## Records provided

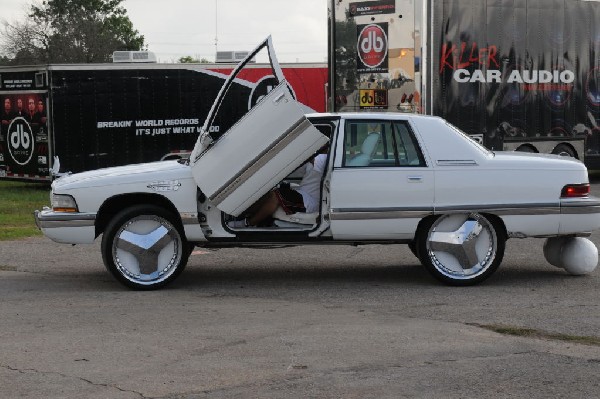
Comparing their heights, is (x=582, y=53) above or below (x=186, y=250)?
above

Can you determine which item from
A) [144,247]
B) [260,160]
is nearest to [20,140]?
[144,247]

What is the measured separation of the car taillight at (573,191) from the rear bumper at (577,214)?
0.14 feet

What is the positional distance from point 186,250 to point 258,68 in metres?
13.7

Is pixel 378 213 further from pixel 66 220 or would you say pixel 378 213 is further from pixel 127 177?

* * *

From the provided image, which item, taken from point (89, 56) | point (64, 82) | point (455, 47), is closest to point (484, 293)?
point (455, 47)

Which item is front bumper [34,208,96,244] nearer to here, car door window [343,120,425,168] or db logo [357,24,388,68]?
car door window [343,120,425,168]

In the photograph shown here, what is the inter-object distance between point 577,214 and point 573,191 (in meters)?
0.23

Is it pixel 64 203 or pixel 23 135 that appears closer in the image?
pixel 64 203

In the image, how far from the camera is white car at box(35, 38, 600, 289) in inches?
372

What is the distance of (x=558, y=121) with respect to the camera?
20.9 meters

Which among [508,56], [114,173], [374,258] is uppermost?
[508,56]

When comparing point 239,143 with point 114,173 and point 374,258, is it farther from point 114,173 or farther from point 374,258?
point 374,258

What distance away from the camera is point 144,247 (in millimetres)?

## Task requirements
Please repeat the material word for word, starting at the line containing "In the photograph" and ending at the line containing "What distance away", both included.

## Complete output
In the photograph shown here, what is the inter-object distance between point 577,214 and point 573,191 (in meters)?
0.23

Is it pixel 64 203 or pixel 23 135 that appears closer in the image?
pixel 64 203

In the image, how far from the camera is white car at box(35, 38, 600, 289) in inches?
372

What is the distance of (x=558, y=121) with respect to the camera?
20.9 meters

Which among [508,56], [114,173], [374,258] is uppermost?
[508,56]

When comparing point 239,143 with point 114,173 and point 374,258, is it farther from point 114,173 or farther from point 374,258?
point 374,258

What distance away from the camera is point 144,247 (in millimetres)?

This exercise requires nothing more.